In a live chat today, Reuters’ Jack Shafer and Washington Post National Political Correspondent Karen Tumulty talked about quote approval.

Journalists began discussing the topic earlier this week after New York Times reporter Jeremy Peters wrote a piece saying that Reuters, Bloomberg, The Washington Post and Vanity Fair have agreed to let sources approve quotes prior to publication and that it’s hard to find news organizations that haven’t.

The Huffington Post’s Jacob Soboroff wrote yesterday that HuffPo also follows this practice, “and normally evaluates each case on its individual merits and seeks to get its sources on the record, according to Adam Rose, Standards Editor, Huffington Post.”

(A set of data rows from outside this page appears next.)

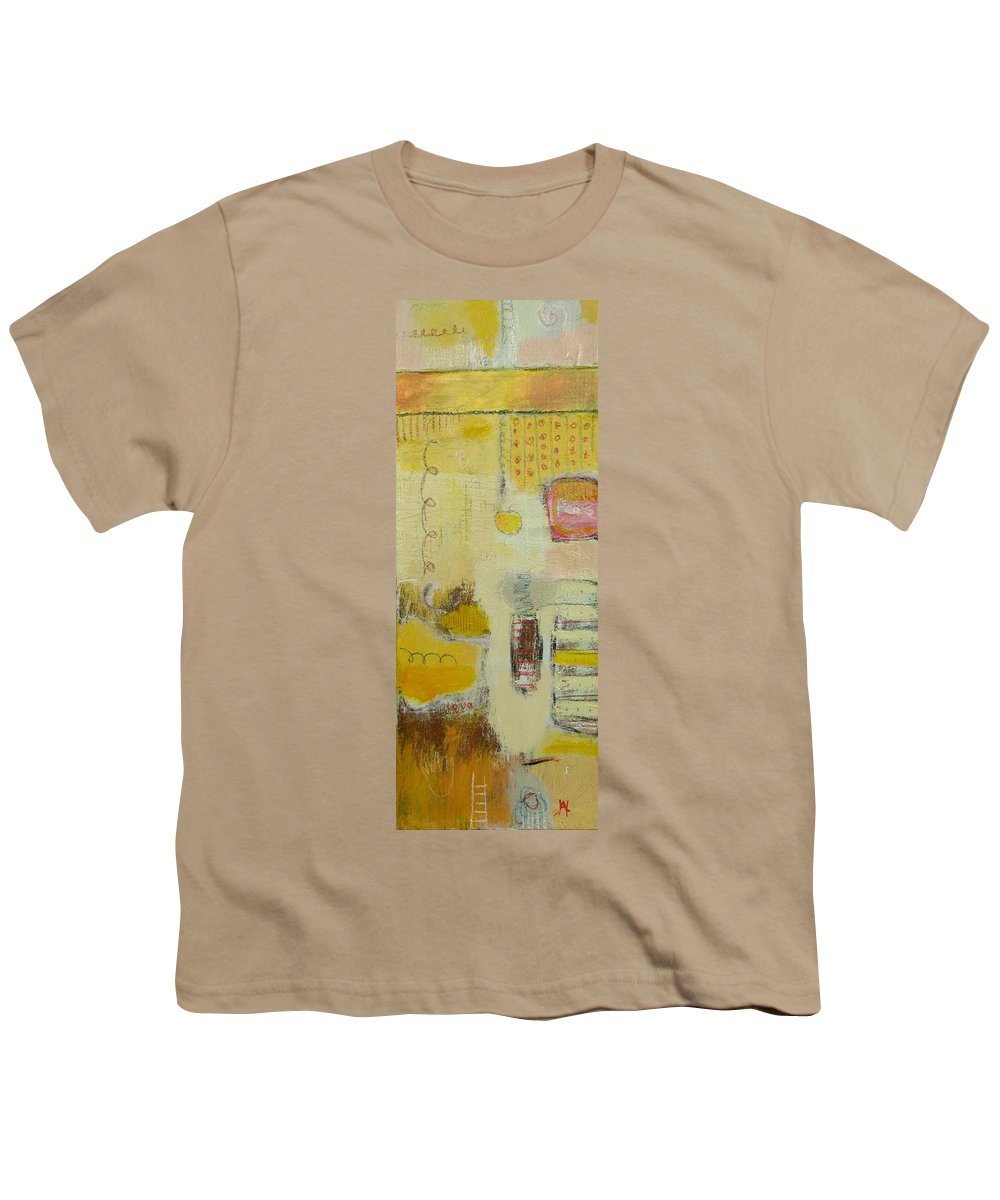 Abstract Youth T-Shirt featuring the painting Abstract Life 1 by Habib Ayat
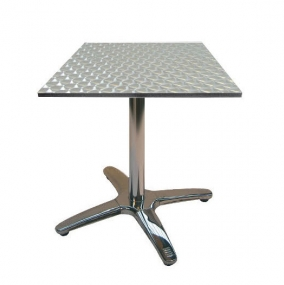 Jem Aluminium Square Table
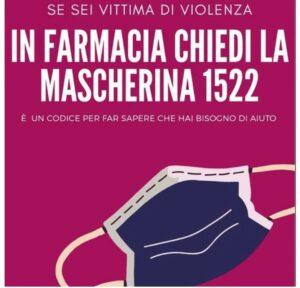 mascherina 1522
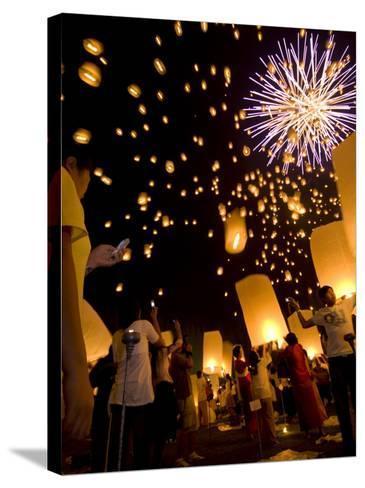 Lights, Lanterns and Mobile Phones at Loi Krathong Festival-Felix Hug-Stretched Canvas Print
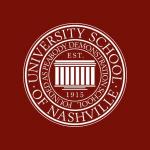 University School of Nashville Nashville, TN, USA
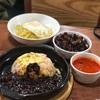 韓国で중화요리(チュンファヨリ)=中華料理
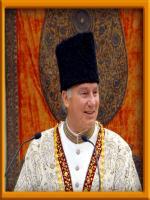 Aga Khan IV Golden jubliee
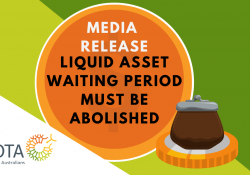 MEDIA RELEASE: Liquid Assets Waiting Period for JobSeeker payments must be abolished to save many tens of thousands from falling into poverty preview image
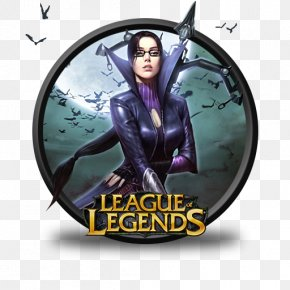 Vayne Chinese Artwork - Purple Mythical Creature Fictional Character PNG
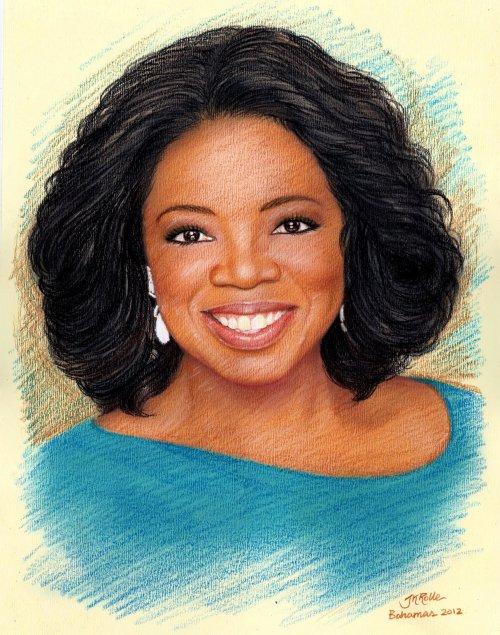 Oprah Art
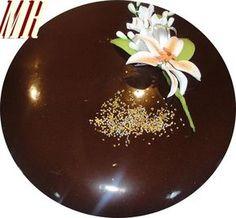 Cobertura de chocolate brillante para tartas Chocolate Dreams, Chocolate Bomb, Chocolate Ganache, Chocolate Desserts, Pie Cake, No Bake Cake, Blackberry Syrup, Ganache Recipe, Icing Frosting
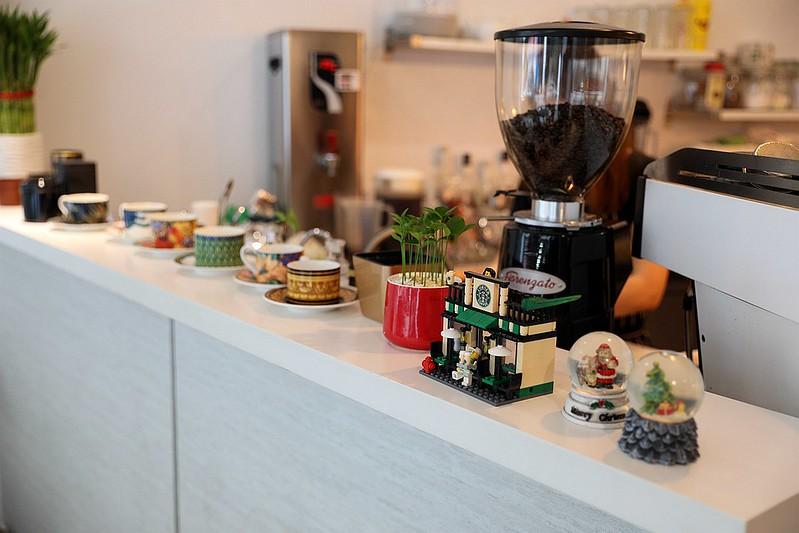 板橋江子翠W2 Cafe不限時咖啡廳網友下午茶餐廳006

Associated Press spokesman Paul Colford told my colleague Steve Myers: “We don’t permit quote approval. We have declined interviews that have come with this contingency.” DC Bureau Chief Sally Buzbee told Myers, “I think most of our reporters know to push back in a situation like that.”

Politico editor-in-chief John Harris said, “quote doctoring does bother me, or anything that does smack of not looking out for readers’ interest.”

A majority of readers who responded to an informal poll we conducted said they “never” allow sources to review quotes prior to publishing a story. Twenty-two percent said they “rarely” do while 9 percent do “sometimes.”

In today’s chat, we discussed when and how quote approval happens and what issues it presents. When is it part of a background conversation that moves on the record, and when do “we become complicit in their spin”? During the chat, Tumulty and Shafer shared their own thoughts and responded to questions and opinions from the audience.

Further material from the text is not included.